Bir yandan, DEM Parti ve Kürt siyasal hareketi toplumu barışa hazırlamak için enerji ve çaba sarf ederken, devlet mahallesi ise barış ve demokratik toplum için gerekli adımları atmak ve barış zeminini hazırlamak yerine bütün enerjisini içeride ve dışarıda Kürtlere saldırmaya harcadı. İktidar ve devlet, Kuzey ve Doğu Suriye’de Kürtlere karşı SMO çetelerini desteklerken, Şam rejimini Kuzey ve Doğu Suriye Özerk bölgesine karşı kışkırttı. Güvenlik koşullarının sağlanması ve Öcalan’ın süreci yönetmesinin sağlanması durumunda kendini feshetmeye hazır olduğunu beyan eden PKK kamplarını uçaklarla ve SİHA’larla bombalamaktan geri durmadı.
Bir yandan Türkiye’nin anayasası gereği uygulamayı taahhüt ettiği AİHM kararlarının, başta Öcalan/Türkiye ‘Umut etme hakkı’ kararının gereği yapılmak üzere Öcalan ve diğer siyasi tutsakların özgürlüğü beklenirken, sayın Öcalan üzerindeki tecrit halen tavizsiz sürdürülüyor.
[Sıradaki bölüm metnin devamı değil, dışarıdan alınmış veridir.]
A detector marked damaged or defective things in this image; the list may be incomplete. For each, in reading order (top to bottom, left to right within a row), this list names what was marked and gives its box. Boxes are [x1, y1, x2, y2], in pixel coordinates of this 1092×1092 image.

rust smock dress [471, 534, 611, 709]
Bu sürecin en önemli öznelerinden biri olan sayın Öcalan’a yönelik tecridin halen sürdürülüyor olması sürece yaklaşım veya süreçten arzu edilen amaç hakkında önemli ipuçları veriyor. Tecridin kaldırılması iktidarın ‘İzin verdiği zamanlarda’ ve sadece ‘İzin verdiği kişiler üzerinden’ görüşmeler yapılmasıyla olmuyor. Tecrit, sürecin de ruhuna uygun olarak başta yasalarca tanınan hakların uygulanması ve sürece katkı sunacak olan kişilerle görüşmede inisiyatif sayın Öcalan’da olduğunda tecrit kalkmış olur. Sayın Öcalan ile görüşmenin hukuki, siyasi ve ahlaki koşulları oluşmasına rağmen maalesef halen fiziki özgürlük koşulları sağlanmadığı gibi tecrit de devlet nezdinde kontrollü bir şekilde uygulanmaya devam edilmektedir.
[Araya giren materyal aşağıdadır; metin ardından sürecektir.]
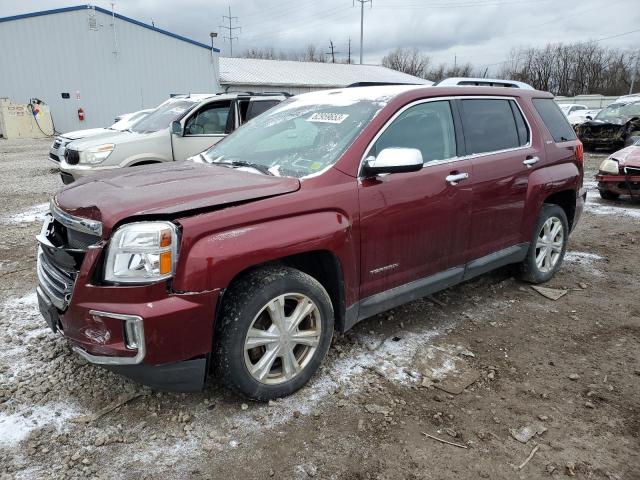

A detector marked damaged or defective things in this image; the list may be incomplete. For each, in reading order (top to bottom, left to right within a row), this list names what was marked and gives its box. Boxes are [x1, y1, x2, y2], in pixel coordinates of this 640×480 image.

damaged car [576, 97, 640, 150]
crumpled hood [55, 160, 300, 233]
damaged car [596, 138, 640, 200]
crumpled hood [608, 145, 640, 168]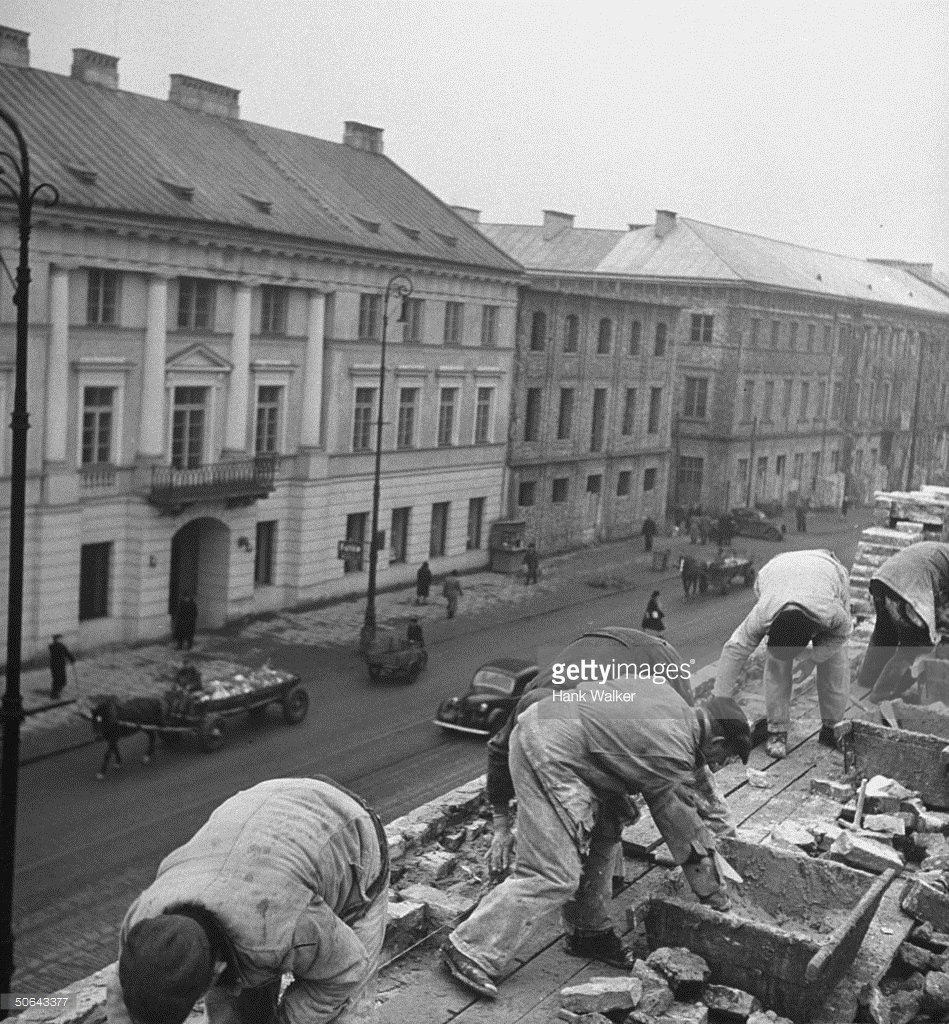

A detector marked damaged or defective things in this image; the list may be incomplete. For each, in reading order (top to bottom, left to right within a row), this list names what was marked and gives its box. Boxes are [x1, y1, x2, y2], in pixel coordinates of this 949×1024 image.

broken brick [561, 974, 642, 1015]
Şimdi denilebilinir ki iktidarın ve devletin daha önceki pratiklerinde ve dünyanın bazı deneyimleri dikkate alındığında bir yandan diyalog ve müzakereler sürerken diğer yandan devlet mahallesinin örgütün kendini feshetmesinin koşullarını oluşturmasını beklemek yerine örgüte saldırması ve ardından demokratik siyasete saldırması normaldir.
Net olarak söylemeliyim ki bu normal değildir.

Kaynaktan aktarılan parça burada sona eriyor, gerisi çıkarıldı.